__Challenge__:
Rewrite the entries from the line containing "Viewing the photograph, is" through the end of the entries, both ends included, as a numbered list with one item per line, leaving out blank lines.

# start of Task data

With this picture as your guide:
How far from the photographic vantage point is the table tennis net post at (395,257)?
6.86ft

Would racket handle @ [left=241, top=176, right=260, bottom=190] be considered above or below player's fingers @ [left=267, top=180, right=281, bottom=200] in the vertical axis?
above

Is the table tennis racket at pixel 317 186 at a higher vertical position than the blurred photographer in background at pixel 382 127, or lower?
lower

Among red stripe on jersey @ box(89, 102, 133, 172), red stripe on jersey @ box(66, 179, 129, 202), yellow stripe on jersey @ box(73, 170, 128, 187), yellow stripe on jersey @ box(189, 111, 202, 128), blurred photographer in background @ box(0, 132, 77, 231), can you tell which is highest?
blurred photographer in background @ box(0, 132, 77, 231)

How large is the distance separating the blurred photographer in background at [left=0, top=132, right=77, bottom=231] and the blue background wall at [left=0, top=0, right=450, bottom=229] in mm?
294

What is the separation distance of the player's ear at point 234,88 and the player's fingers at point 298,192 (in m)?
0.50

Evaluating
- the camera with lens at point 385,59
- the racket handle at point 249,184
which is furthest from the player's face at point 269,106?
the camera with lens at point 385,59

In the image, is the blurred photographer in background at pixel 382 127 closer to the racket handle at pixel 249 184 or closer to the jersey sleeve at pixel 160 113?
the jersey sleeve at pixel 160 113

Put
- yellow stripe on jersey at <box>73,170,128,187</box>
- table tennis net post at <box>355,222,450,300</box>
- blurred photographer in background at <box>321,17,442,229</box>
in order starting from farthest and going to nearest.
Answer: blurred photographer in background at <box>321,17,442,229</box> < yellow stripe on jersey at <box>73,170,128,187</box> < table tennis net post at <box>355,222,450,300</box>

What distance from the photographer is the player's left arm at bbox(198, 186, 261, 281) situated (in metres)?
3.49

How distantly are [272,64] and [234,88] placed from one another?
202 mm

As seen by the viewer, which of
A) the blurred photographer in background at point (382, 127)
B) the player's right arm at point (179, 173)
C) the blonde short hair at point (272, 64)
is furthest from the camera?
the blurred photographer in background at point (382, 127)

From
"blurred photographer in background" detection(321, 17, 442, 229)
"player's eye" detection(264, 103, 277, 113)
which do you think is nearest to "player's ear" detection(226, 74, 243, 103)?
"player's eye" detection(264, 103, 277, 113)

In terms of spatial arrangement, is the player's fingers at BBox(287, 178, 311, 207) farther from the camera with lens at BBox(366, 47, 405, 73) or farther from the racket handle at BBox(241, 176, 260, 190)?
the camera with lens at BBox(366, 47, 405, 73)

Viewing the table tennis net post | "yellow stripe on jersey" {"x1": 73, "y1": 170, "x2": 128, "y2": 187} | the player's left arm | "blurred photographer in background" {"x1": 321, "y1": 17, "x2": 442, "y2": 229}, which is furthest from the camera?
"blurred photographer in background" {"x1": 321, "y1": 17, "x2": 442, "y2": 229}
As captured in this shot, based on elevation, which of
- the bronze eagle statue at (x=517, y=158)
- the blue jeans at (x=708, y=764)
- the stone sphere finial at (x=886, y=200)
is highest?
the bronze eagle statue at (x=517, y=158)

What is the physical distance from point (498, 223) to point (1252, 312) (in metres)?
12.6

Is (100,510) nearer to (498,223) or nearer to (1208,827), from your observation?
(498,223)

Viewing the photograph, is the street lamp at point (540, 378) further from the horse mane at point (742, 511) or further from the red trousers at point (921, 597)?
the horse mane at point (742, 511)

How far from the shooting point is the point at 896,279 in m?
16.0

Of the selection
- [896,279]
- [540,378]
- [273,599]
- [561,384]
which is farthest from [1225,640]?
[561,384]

# end of Task data

__Answer to this problem__:
1. Viewing the photograph, is the street lamp at point (540, 378) further from the horse mane at point (742, 511) or further from the red trousers at point (921, 597)?
2. the horse mane at point (742, 511)
3. How far from the shooting point is the point at 896,279 in m?
4. 16.0
5. Of the selection
6. - [896,279]
7. - [540,378]
8. - [273,599]
9. - [561,384]
10. which is farthest from [1225,640]?
11. [561,384]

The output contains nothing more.